>> START Source data

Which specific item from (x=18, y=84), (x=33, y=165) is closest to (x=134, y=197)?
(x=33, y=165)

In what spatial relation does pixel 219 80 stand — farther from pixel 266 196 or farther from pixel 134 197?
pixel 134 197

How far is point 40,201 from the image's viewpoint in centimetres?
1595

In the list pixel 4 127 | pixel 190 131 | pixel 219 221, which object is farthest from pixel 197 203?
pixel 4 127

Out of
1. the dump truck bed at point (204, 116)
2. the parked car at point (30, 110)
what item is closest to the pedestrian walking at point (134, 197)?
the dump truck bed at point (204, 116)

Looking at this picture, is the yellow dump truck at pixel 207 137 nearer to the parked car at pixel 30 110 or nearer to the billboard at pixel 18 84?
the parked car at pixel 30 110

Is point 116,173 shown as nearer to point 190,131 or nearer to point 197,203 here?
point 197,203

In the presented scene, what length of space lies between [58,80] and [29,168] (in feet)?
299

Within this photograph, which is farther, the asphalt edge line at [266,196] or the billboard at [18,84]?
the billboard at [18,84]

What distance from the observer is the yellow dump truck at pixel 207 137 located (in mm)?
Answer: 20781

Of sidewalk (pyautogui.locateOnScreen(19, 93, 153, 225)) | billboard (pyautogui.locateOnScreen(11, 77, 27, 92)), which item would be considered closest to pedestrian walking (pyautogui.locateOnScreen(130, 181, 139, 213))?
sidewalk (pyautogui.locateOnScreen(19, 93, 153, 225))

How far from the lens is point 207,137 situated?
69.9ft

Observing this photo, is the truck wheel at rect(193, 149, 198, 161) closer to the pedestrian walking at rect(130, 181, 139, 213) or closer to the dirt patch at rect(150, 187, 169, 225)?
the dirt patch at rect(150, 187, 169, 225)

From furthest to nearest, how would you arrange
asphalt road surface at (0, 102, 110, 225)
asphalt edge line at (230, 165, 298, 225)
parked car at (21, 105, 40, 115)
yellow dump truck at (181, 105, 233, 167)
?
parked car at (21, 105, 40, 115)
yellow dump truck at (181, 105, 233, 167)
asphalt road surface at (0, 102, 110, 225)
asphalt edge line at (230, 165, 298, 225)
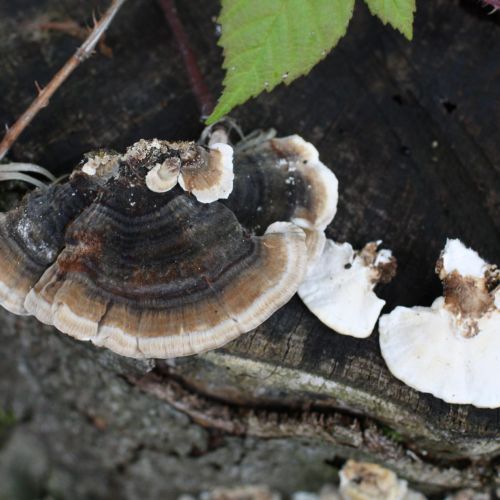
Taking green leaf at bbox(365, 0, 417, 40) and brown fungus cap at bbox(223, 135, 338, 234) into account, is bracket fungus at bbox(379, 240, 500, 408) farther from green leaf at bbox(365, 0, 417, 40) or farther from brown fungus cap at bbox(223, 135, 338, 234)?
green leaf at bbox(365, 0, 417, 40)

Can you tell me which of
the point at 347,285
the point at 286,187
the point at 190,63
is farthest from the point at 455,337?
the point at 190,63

>> END Source data
>> START Source data

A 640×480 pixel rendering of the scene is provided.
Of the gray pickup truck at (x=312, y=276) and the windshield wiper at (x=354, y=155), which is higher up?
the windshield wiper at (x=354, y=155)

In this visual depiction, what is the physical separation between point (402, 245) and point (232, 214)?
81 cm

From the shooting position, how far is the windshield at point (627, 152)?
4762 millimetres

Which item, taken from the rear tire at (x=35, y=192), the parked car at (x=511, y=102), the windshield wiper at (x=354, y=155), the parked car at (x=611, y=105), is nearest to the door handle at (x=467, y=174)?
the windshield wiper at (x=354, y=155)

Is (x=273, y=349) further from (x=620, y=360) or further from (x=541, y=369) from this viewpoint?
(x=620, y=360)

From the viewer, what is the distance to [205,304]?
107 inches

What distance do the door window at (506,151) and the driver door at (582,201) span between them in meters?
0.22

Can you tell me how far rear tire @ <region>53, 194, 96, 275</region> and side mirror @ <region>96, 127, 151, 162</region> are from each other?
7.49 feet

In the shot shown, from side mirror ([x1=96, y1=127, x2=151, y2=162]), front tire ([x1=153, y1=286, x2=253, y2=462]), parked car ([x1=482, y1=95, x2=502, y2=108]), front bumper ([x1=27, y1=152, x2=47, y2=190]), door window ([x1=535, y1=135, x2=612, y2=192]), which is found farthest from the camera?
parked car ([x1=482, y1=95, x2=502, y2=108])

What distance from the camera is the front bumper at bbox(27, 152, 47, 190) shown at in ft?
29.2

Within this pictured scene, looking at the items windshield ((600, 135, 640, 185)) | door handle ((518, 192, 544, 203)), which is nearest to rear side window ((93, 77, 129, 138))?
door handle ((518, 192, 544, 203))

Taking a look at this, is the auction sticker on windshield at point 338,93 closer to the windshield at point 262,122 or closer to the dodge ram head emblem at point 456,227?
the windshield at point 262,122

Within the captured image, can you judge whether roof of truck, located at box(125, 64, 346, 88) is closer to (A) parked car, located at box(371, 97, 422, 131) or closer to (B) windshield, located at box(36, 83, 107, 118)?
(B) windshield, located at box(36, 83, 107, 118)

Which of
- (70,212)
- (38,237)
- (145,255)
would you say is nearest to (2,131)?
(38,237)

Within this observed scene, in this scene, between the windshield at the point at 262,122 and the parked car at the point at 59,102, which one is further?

>> END Source data

→ Written task
Pick out and copy each line of the material above that contains the string "rect". Letter case must match.

→ Task solution
Observing this photo, is the truck wheel at rect(193, 149, 198, 161) closer to the pedestrian walking at rect(130, 181, 139, 213) or closer to the dirt patch at rect(150, 187, 169, 225)?
the dirt patch at rect(150, 187, 169, 225)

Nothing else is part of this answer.